A spine most courtiers lacked.

A kind of quiet, stubborn bravery that didn’t announce itself, it just stood there, trembling but unbroken, choosing to walk toward me instead of away. She looked small in the vast stone corridor, dwarfed by stormglass and banners and the weight of the Court. But I had the unsettling feeling she noticed more of this castle than half the officers who commanded it.

She had no reason to plant herself beside me in a moment like this.

She did anyway.

“If you’re going somewhere,” she added, voice trembling only slightly, “I’m coming with you.”

I almost laughed, almost. “You don’t need to follow me.”

“Maybe not.” She lifted her chin a fraction. “But I’m still going to.”

My throat tightened, not with weakness, but with something dangerously close to gratitude. I didn’t have space for that. Not yet. Not when the storm was clawing at the walls and Dawnbreak was crossing the wardline.

“Suit yourself,” I said, turning down the corridor before she could see too much.

She fell into step two paces behind me, small, steady, determined.

Unasked for, but unwavering.

The stormglass flickered overhead.

Footsteps pounded somewhere ahead.

Voices rose in sharp commands.

Another horn cry rolled up the spine of the keep.

And with Maren’s quiet presence at my back, I walked straight toward the heart of the gathering storm.
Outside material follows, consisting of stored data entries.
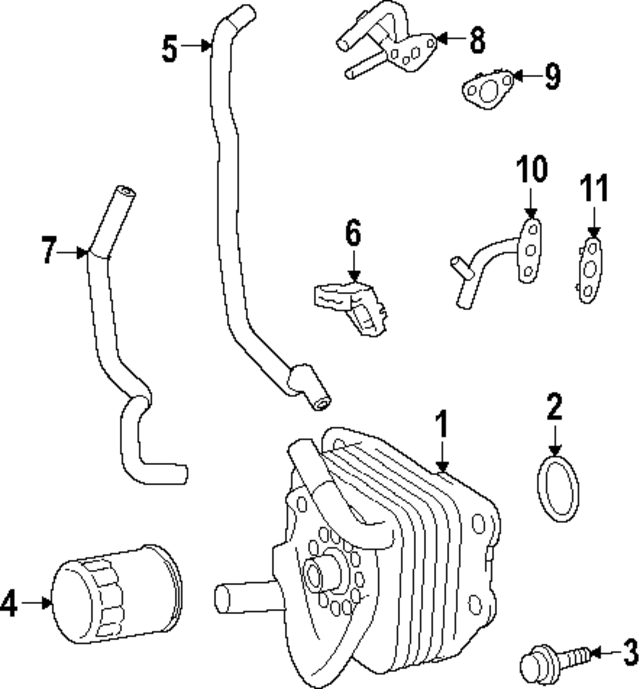 5
8
9
10
11
7
6
2
1
4
3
The deeper we moved into the keep, the more the corridors changed shape around us. The narrow servant halls gave way tobroader passages lined with carved storm-vines and high-arched windows that channeled the wind like a living thing. The castle was awake, fully, sharply awake, and every stone seemed to hum with tension.

Maren remained behind me at first, quiet and unwavering. But as the shouting grew louder and the stormglass brightened along the walls, I felt her come closer. A small shift of steps. A breath drawn too quickly. A silent decision to stay within arm’s reach.

She didn’t speak. She didn’t need to.